* START Stored records *
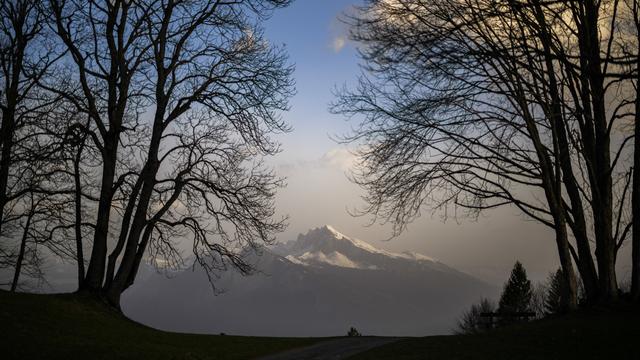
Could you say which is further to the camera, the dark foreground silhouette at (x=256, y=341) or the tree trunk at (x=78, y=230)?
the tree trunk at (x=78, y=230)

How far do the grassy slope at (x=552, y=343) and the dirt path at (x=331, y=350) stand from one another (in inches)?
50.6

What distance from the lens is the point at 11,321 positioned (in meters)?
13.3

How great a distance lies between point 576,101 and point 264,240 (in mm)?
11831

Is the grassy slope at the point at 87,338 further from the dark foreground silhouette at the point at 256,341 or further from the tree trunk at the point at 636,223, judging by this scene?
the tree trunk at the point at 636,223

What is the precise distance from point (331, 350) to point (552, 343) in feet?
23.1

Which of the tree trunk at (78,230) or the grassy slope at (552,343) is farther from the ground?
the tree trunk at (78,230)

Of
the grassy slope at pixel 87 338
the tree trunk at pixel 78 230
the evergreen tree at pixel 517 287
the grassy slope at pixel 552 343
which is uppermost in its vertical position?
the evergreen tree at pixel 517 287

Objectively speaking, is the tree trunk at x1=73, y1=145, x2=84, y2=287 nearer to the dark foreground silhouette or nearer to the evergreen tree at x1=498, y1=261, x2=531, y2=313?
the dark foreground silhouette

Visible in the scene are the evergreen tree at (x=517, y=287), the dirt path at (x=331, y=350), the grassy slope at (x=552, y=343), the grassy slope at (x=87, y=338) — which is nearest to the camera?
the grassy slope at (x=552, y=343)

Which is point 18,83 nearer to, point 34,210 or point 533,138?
* END Stored records *
### Aim of the exercise:
Swap every occurrence of "dirt path" in the items for "gravel trail", keeping all other text unchanged. Omit the pictures from your output.

### Solution to the problem:
Could you say which is further to the camera, the dark foreground silhouette at (x=256, y=341) or the tree trunk at (x=78, y=230)?
the tree trunk at (x=78, y=230)

How far do the grassy slope at (x=552, y=343) and the gravel trail at (x=331, y=350) stand from one another (in inches)?
50.6

What distance from the lens is the point at 11,321 positioned (in meters)?
13.3

How great a distance lies between point 576,101 and point 264,240 (in mm)?
11831

Is the grassy slope at the point at 87,338 further from the dark foreground silhouette at the point at 256,341 or further from the tree trunk at the point at 636,223, judging by this scene?
the tree trunk at the point at 636,223

What is the precise distance from point (331, 350) to point (552, 343) in feet?
23.1

Which of the tree trunk at (78,230) or the grassy slope at (552,343) is farther from the ground?
the tree trunk at (78,230)

Of
the grassy slope at pixel 87 338
the tree trunk at pixel 78 230
the evergreen tree at pixel 517 287
the grassy slope at pixel 552 343
which is uppermost in its vertical position?
the evergreen tree at pixel 517 287

Objectively speaking, is the tree trunk at x1=73, y1=145, x2=84, y2=287 nearer to the dark foreground silhouette or nearer to the evergreen tree at x1=498, y1=261, x2=531, y2=313?
the dark foreground silhouette

Visible in the scene are the evergreen tree at (x=517, y=287), the gravel trail at (x=331, y=350), the grassy slope at (x=552, y=343), the grassy slope at (x=87, y=338) — which is nearest to the camera?
the grassy slope at (x=552, y=343)

Which is point 18,83 nearer to, point 34,210 or point 533,138?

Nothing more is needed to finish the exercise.